A final RPPR, invention statement, and the expenditure data portion of the Federal Financial Report are required for closeout of an award, as described in the NIH Grants Policy Statement.
The Federal Funding Accountability and Transparency Act of 2006 (Transparency Act), includes a requirement for recipients of Federal grants to report information about first-tier subawards and executive compensation under Federal assistance awards issued in FY2011 or later. All recipients of applicable NIH grants and cooperative agreements are required to report to the Federal Subaward Reporting System (FSRS) available at www.fsrs.gov on all subawards over $25,000. See the NIH Grants Policy Statement for additional information on this reporting requirement.
In accordance with the regulatory requirements provided at 45 CFR 75.113 and Appendix XII to 45 CFR Part 75, recipients that have currently active Federal grants, cooperative agreements, and procurement contracts from all Federal awarding agencies with a cumulative total value greater than $10,000,000 for any period of time during the period of performance of a Federal award, must report and maintain the currency of information reported in the System for Award Management (SAM) about civil, criminal, and administrative proceedings in connection with the award or performance of a Federal award that reached final disposition within the most recent five-year period. The recipient must also make semiannual disclosures regarding such proceedings. Proceedings information will be made publicly available in the designated integrity and performance system (currently FAPIIS). This is a statutory requirement under section 872 of Public Law 110-417, as amended (41 U.S.C. 2313). As required by section 3010 of Public Law 111-212, all information posted in the designated integrity and performance system on or after April 15, 2011, except past performance reviews required for Federal procurement contracts, will be publicly available. Full reporting requirements and procedures are found in Appendix XII to 45 CFR Part 75 Award Term and Conditions for Recipient Integrity and Performance Matters.
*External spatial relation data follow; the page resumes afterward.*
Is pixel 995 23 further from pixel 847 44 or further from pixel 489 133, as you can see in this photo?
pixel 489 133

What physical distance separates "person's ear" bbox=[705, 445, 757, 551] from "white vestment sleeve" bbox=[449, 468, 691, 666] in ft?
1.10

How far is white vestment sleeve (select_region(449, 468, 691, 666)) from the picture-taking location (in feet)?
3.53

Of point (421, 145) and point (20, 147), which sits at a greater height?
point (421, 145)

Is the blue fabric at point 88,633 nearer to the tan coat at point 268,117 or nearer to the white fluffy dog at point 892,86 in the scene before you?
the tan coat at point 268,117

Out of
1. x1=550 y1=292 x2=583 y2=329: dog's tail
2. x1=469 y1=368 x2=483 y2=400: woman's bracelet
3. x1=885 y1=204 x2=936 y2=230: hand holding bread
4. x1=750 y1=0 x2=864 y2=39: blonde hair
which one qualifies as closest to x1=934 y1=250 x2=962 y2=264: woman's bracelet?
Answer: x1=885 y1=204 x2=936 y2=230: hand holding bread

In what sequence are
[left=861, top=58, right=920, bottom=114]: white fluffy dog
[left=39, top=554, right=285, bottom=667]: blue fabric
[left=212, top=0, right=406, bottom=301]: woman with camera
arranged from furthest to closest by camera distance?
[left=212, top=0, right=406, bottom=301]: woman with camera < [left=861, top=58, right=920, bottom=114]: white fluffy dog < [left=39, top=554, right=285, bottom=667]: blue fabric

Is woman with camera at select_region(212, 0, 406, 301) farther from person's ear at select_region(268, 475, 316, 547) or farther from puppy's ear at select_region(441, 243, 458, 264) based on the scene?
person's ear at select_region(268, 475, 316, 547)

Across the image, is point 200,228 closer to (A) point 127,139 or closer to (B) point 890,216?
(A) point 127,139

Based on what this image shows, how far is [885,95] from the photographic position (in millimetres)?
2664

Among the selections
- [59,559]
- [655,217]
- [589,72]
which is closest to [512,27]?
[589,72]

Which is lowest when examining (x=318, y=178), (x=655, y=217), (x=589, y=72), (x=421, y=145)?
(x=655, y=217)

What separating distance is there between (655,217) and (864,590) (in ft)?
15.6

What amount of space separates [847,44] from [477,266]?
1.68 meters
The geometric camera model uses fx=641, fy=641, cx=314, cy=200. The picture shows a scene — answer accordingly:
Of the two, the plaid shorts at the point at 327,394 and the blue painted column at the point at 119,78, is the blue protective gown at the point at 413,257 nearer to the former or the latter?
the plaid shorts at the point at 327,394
We encourage inquiries concerning this funding opportunity and welcome the opportunity to answer questions from potential applicants.
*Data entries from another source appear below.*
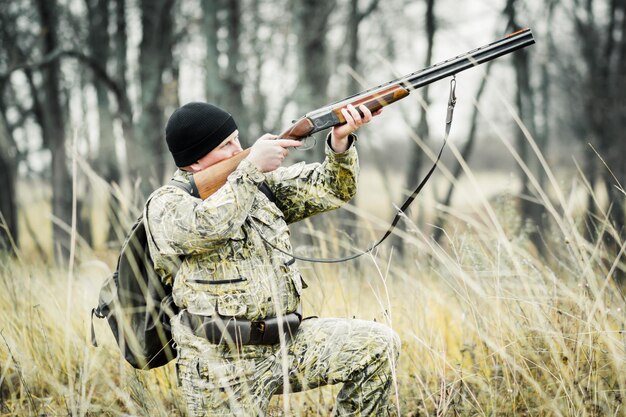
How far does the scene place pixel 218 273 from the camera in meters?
2.50

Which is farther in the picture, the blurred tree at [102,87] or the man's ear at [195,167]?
the blurred tree at [102,87]

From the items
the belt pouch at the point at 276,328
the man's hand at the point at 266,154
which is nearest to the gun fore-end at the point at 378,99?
the man's hand at the point at 266,154

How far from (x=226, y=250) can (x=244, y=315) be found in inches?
11.3

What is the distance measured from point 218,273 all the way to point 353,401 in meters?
0.79

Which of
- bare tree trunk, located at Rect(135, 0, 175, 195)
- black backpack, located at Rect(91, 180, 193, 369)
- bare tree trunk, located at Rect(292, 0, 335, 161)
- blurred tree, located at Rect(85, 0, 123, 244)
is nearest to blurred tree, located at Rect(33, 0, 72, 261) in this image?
bare tree trunk, located at Rect(135, 0, 175, 195)

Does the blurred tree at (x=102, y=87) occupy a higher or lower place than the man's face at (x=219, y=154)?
higher

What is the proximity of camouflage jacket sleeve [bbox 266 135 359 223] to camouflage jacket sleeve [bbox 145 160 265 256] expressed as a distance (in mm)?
414

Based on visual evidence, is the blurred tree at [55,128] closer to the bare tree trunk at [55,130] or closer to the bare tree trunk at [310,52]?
the bare tree trunk at [55,130]

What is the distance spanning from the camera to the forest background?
8.87 feet

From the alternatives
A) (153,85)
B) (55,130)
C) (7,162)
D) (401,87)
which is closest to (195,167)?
(401,87)

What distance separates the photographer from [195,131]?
266 centimetres

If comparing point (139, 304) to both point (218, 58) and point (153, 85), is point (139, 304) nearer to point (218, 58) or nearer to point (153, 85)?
point (218, 58)

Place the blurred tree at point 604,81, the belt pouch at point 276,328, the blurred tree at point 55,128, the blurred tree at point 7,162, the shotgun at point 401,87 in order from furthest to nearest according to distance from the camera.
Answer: the blurred tree at point 7,162, the blurred tree at point 604,81, the blurred tree at point 55,128, the shotgun at point 401,87, the belt pouch at point 276,328

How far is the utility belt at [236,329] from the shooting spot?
2414mm
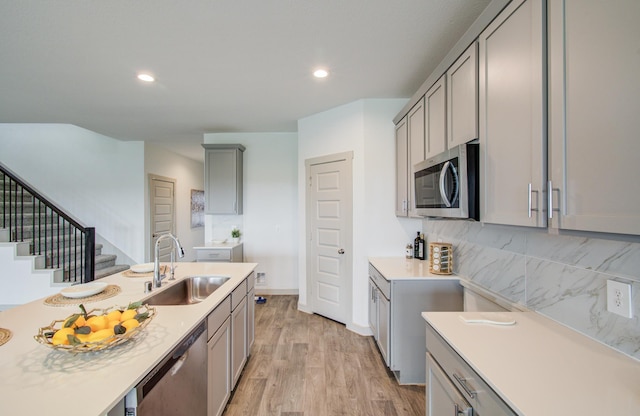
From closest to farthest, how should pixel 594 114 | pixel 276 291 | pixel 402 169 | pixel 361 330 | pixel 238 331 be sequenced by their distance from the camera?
pixel 594 114 < pixel 238 331 < pixel 402 169 < pixel 361 330 < pixel 276 291

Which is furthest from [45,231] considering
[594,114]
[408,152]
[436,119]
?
[594,114]

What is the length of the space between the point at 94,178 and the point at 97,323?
5405 millimetres

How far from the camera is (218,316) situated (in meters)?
1.73

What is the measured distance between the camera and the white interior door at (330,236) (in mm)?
3238

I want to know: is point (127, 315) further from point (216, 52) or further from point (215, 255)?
point (215, 255)

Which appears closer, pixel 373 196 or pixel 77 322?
pixel 77 322

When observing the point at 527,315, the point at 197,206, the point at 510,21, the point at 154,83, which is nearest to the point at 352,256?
the point at 527,315

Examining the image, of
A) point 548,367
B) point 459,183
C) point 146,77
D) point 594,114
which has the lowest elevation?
point 548,367

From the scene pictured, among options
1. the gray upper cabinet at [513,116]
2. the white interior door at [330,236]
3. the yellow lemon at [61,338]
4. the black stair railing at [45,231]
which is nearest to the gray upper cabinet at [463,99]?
the gray upper cabinet at [513,116]

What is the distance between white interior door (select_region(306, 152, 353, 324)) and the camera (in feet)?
10.6

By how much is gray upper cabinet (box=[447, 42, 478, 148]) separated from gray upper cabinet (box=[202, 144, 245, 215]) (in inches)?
132

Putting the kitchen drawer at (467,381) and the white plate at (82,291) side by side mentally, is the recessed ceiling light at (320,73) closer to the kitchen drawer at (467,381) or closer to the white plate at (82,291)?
the kitchen drawer at (467,381)

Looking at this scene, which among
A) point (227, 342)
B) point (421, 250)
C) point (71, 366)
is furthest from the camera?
point (421, 250)

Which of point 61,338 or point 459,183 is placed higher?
point 459,183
eRA Service Desk (Questions regarding ASSIST, eRA Commons, application errors and warnings, documenting system problems that threaten submission by the due date, and post-submission issues)
Finding Help Online: http://grants.nih.gov/support/ (preferred method of contact)
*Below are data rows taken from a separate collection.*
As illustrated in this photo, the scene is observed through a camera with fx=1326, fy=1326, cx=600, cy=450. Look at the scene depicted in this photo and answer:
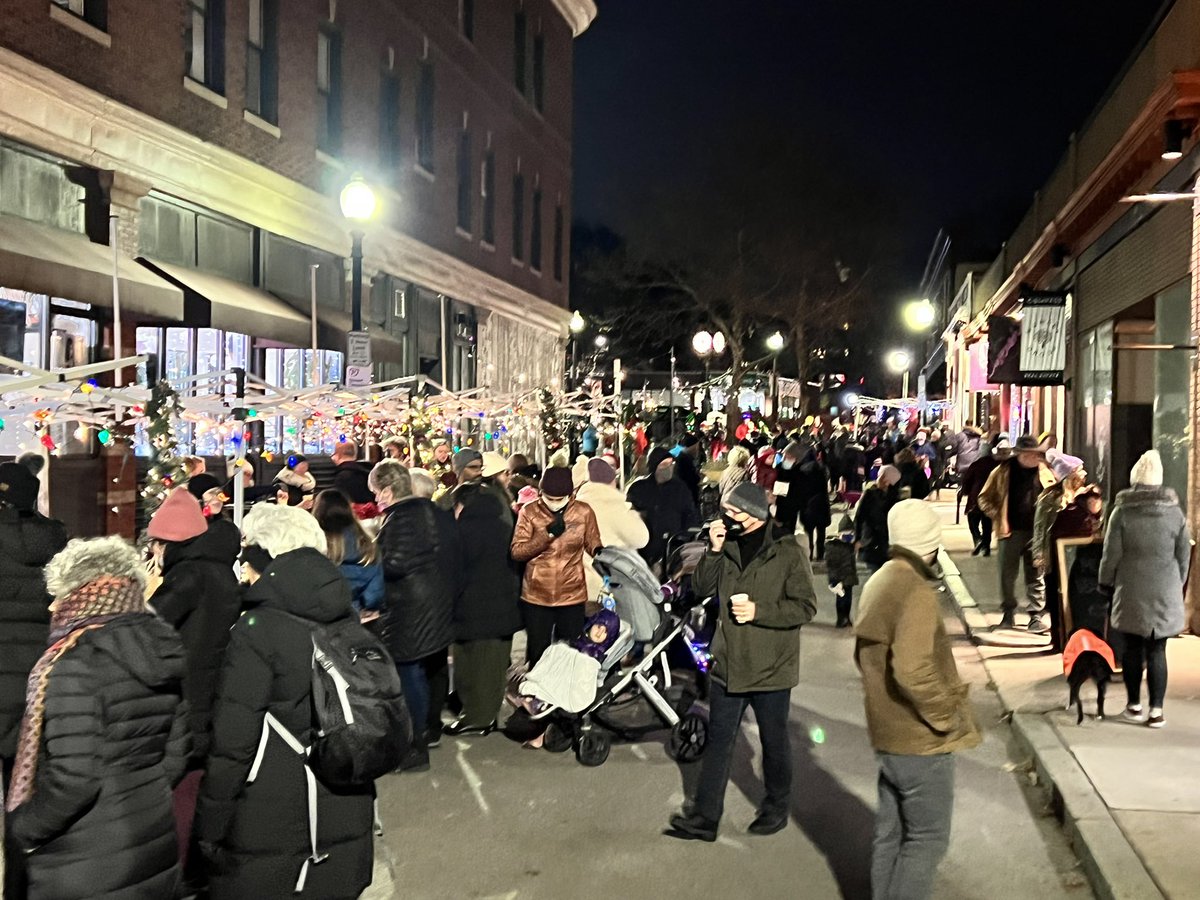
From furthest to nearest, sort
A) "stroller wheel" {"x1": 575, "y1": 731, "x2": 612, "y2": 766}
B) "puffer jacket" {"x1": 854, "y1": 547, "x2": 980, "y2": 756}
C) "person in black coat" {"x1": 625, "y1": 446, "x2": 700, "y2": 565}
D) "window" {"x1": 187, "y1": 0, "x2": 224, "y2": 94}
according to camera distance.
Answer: "window" {"x1": 187, "y1": 0, "x2": 224, "y2": 94} → "person in black coat" {"x1": 625, "y1": 446, "x2": 700, "y2": 565} → "stroller wheel" {"x1": 575, "y1": 731, "x2": 612, "y2": 766} → "puffer jacket" {"x1": 854, "y1": 547, "x2": 980, "y2": 756}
Telephone: 301-402-7469 or 866-504-9552 (Toll Free)
General Grants Information (Questions regarding application instructions, application processes, and NIH grant resources)
Email: [email protected] (preferred method of contact)
Telephone: 301-480-7075
Grants.gov Customer Support (Questions regarding Grants.gov registration and Workspace)
Contact Center Telephone: 800-518-4726
Email: [email protected]
Sudhir Srivastava, Ph.D., M.P.H.
National Cancer Institute (NCI)
Telephone: 240-276-7028
Email: [email protected]
Sharmistha Ghosh-Janjigian, Ph.D.
National Cancer Institute (NCI)
Telephone: 240-276-7122
Email: [email protected]
Matthew Young, Ph.D.
National Cancer Institute (NCI)
Telephone:240-276-5846
Email: [email protected]
Referral Officer
National Cancer Institute (NCI)
Telephone: 240-276-6390
Email: [email protected]
Amy R. Bartosch
National Cancer Institute (NCI)
Telephone: 240-276-6375
Email: [email protected]
Recently issued trans-NIH policy notices may affect your application submission. A full list of policy notices published by NIH is provided in the NIH Guide for Grants and Contracts. All awards are subject to the terms and conditions, cost principles, and other considerations described in the NIH Grants Policy Statement.
Awards are made under the authorization of Sections 301 and 405 of the Public Health Service Act as amended (42 USC 241 and 284) and under Federal Regulations 2 CFR Part 200, 42 CFR Part 52 and 45 CFR Part 75.